Synergistically enhanced wide spectrum photodetection of a heterogeneous trilayer CsPbI3/PbS/ZnO architecture

Abstract

Mono-component photodetectors are usually limited by the narrow material absorption range and the easy recombination of photogenerated electrons and holes, so they cannot play a prominent role in high-performance wide-spectrum photodetection. Therefore, using engineered heterostructures to extend the absorption range, effectively separate the photogenerated electrons and holes, reduce the recombination, and improve the transport of photogenerated carriers is the optimal method to improve the photodetection performance. In this work, heterogeneous trilayer CsPbI₃/PbS/ZnO photodetectors were fabricated by a low-cost solution method. The CsPbI₃/PbS/ZnO architecture has the mutual complementation and enhancement advantages of the materials, the synergy between the two heterointerfaces promotes the efficient separation of carriers and inhibits back-flow and recombination, and ZnO and CsPbI₃ are used as separate transport layers of electrons and holes, respectively.

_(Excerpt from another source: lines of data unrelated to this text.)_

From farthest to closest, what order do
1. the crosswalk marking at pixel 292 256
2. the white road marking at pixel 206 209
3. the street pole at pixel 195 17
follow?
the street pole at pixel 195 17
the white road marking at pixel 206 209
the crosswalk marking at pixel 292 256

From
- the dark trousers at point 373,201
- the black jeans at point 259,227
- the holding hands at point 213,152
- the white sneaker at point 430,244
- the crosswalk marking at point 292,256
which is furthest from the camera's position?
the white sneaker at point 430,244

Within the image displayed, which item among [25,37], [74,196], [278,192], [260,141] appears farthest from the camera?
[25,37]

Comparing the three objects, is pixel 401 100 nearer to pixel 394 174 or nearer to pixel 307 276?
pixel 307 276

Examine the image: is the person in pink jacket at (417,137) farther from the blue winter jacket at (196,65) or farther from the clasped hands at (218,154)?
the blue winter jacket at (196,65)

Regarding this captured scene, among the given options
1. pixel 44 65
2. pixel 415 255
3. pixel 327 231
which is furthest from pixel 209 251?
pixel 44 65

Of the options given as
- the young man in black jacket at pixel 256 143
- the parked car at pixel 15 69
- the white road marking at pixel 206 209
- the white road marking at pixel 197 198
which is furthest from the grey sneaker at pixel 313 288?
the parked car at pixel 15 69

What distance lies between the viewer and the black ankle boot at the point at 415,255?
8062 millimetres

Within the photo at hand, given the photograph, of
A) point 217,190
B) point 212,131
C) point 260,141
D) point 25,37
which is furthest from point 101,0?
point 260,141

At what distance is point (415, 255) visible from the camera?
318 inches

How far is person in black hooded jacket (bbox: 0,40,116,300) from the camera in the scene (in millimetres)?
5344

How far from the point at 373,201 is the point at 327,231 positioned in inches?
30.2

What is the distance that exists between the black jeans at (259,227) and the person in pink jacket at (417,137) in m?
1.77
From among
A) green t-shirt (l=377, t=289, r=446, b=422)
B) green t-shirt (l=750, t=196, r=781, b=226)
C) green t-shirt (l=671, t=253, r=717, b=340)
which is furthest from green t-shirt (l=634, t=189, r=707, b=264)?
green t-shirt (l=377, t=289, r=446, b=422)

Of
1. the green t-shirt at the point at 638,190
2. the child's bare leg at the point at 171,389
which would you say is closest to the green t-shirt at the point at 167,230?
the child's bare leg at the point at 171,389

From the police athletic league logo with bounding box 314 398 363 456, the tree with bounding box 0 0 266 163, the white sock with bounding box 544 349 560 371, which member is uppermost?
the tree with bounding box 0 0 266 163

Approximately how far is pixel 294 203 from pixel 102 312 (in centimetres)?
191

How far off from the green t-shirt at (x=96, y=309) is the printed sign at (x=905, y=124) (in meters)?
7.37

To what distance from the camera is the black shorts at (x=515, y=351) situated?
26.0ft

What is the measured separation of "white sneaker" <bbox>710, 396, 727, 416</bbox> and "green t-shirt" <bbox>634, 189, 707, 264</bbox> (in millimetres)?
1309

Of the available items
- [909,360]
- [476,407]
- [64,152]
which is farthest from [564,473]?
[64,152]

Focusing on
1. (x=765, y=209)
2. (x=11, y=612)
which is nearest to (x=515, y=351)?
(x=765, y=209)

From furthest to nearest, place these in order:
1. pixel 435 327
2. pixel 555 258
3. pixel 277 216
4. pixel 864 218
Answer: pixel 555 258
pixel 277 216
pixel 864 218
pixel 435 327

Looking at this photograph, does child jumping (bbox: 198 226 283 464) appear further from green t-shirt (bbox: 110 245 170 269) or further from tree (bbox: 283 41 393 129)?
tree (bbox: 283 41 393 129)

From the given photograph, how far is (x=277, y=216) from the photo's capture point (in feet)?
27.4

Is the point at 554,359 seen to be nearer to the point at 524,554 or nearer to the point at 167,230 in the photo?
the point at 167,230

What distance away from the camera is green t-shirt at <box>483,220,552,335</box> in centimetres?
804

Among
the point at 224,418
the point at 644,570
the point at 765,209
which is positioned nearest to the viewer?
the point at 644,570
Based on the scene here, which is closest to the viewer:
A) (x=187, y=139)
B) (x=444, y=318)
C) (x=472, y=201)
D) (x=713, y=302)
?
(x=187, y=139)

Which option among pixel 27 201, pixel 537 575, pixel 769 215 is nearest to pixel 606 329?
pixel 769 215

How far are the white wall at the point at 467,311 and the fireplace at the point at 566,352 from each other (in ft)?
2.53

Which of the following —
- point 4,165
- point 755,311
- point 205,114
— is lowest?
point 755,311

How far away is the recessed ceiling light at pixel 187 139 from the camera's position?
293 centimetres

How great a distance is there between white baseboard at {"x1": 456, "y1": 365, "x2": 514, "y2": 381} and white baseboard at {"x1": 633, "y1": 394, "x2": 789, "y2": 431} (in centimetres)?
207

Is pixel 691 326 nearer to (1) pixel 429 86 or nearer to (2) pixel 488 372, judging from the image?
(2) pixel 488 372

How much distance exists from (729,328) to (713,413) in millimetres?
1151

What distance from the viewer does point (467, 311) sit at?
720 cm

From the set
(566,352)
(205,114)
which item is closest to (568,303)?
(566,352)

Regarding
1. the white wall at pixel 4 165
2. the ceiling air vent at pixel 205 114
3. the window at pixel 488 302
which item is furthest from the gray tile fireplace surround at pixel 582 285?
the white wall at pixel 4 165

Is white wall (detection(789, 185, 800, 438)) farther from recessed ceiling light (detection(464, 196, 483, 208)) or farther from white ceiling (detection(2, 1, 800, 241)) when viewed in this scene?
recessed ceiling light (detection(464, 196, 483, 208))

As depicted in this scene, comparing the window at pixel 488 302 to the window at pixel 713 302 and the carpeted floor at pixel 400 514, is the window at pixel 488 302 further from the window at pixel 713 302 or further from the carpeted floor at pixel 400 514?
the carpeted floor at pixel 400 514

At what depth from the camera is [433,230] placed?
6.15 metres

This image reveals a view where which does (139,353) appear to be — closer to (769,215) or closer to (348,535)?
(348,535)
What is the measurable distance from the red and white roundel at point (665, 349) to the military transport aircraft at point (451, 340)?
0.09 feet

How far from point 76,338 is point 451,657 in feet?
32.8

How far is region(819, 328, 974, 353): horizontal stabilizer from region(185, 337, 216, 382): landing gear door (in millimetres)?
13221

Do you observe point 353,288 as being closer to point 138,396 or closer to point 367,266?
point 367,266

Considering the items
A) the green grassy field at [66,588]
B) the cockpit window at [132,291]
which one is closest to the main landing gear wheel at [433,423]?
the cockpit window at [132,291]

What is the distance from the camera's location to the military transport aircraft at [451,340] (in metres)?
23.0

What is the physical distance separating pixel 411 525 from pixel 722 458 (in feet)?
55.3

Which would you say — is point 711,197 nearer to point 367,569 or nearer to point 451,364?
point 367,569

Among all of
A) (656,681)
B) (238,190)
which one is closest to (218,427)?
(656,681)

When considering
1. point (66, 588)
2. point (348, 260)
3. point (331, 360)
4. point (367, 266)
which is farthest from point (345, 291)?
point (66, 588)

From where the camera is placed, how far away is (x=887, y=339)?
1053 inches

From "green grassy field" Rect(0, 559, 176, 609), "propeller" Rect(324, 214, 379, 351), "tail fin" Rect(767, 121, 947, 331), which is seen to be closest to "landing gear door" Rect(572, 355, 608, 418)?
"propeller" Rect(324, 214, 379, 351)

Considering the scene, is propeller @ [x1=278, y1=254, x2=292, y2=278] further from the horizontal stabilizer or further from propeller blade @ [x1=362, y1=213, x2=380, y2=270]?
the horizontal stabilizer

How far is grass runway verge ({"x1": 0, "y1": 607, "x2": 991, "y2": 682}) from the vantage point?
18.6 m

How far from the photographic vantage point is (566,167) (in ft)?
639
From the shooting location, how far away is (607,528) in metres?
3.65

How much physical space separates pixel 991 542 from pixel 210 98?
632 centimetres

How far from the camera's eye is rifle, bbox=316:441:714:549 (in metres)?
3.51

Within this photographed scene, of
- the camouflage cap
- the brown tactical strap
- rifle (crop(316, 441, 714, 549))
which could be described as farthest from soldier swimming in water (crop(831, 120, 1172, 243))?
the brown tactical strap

The photodetectors based on the CsPbI₃/PbS/ZnO architecture achieved a wide spectrum photodetection of 300–1100 nm. Under 405 nm incident light, the CsPbI₃/PbS/ZnO photodetectors achieved a high responsivity of 280 mA W⁻¹, specific detectivity of 1.61 × 10¹¹ Jones, external quantum efficiency of 85% and fast rise/fall time of 64/63 ms. In addition, the CsPbI₃/PbS/ZnO architecture exhibits good mechanical flexibility after 500 folding cycles. The results demonstrate that the heterogeneous trilayer CsPbI₃/PbS/ZnO architecture is a promising candidate for flexible broadband photodetection.